Across departments, classes vary substantially by size, teaching style, workload and, obviously, subject matter. Yet for students trying to make informed decisions to balance their work while picking interesting and relevant classes, the College's only resources are the vague one-paragraph course summaries and a few old syllabi.
Until a few months ago, students at least still had access to the Student Assembly course guide where some students and recent alumni voluntarily posted reviews. Yet with that resource possibly lost forever ("Students lack access to course evals." Oct. 28, 2010), and a newly-installed private system lacking more than a handful of reviews ("Assembly launches course guide," April 6, 2010), picking courses has become more difficult than playing blindfolded "Pin the Tail on the Donkey" after downing a couple cans of Four Loko.
The truth is that even those course guides have limited use.
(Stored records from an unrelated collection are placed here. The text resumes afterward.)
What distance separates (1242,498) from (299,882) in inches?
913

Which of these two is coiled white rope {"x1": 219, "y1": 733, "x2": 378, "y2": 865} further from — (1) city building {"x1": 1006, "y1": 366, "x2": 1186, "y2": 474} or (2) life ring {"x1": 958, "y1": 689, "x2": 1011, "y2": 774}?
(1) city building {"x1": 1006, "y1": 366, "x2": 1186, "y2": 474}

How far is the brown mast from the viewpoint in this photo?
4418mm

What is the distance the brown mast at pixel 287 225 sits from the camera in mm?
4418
Due to the voluntary nature of the evaluations, many classes have only one or two reviews, if any. And those that are online fall into two polarized categories: people who loved the given course and people who hated it. The average student's experience is rarely represented. No one can get an accurate understanding of the type of class, the amount of work and the quality of the professor with such a dearth of reliable information.
Yet there is a relatively simple solution to this problem. At the conclusion of every term, Dartmouth requires that students fill out anonymous online course assessments before receiving access to grades. It's time to publicly release the results of these evaluations.
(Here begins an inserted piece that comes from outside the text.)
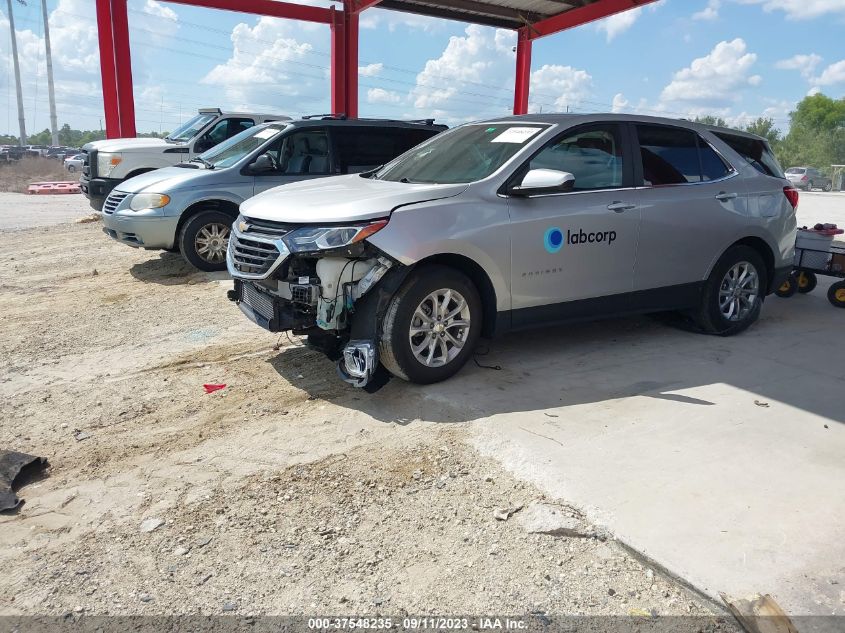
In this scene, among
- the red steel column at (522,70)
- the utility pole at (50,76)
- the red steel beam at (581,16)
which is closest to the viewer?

With access to these assessments, selecting courses would no longer be a guessing game. Even if the College kept the free-form comments private, the responses to questions that ask students to rank how "well organized" and "intellectually engaging" the class was, and whether the professor "set high standards" and "explained central concepts clearly" would be tremendously helpful. And if you really wanted to dig deeper, Dartmouth could allow sorting of the responses by other information such as class year, reason for taking the course, expected grade and hours per week spent on coursework. And since the required course assessments have high response rates, the data would be much more accurate than anything done voluntarily.
Plus, transparency would pressure professors to constantly improve. I'm sure most faculty members already pay close attention to their evaluations, but since no one outside of their department sees them, there's little incentive to change especially with the benefit of tenure. If the evaluations were public, the marketplace of classes would only improve as good classes increased enrollment and poor ones adjusted to compete.
Faculty and administrators may fear greater influence of student opinion. In reality, though, the judgment of peers has always been a huge factor in choosing classes whether through the sparse online reviews or in person. Releasing the assessments would have no effect on that dynamic, except to make the advice more accurate. Professors should be more worried about what fallacious and vitriolic guidance students are currently receiving from random disgruntled peers under the current system. The proper, average appraisal of all their students is a much better guide.
This isn't unprecedented. A number of the schools at Cornell University have started making students' end-of-semester evaluations publicly available, and New York University's are open to the world online, where anyone can search by course, instructor or subject.
For all the time and money we expend to get the best possible education, Dartmouth students deserve as much accurate information as the College can provide to help us make informed academic choices. Making course assessments public would be a great first step.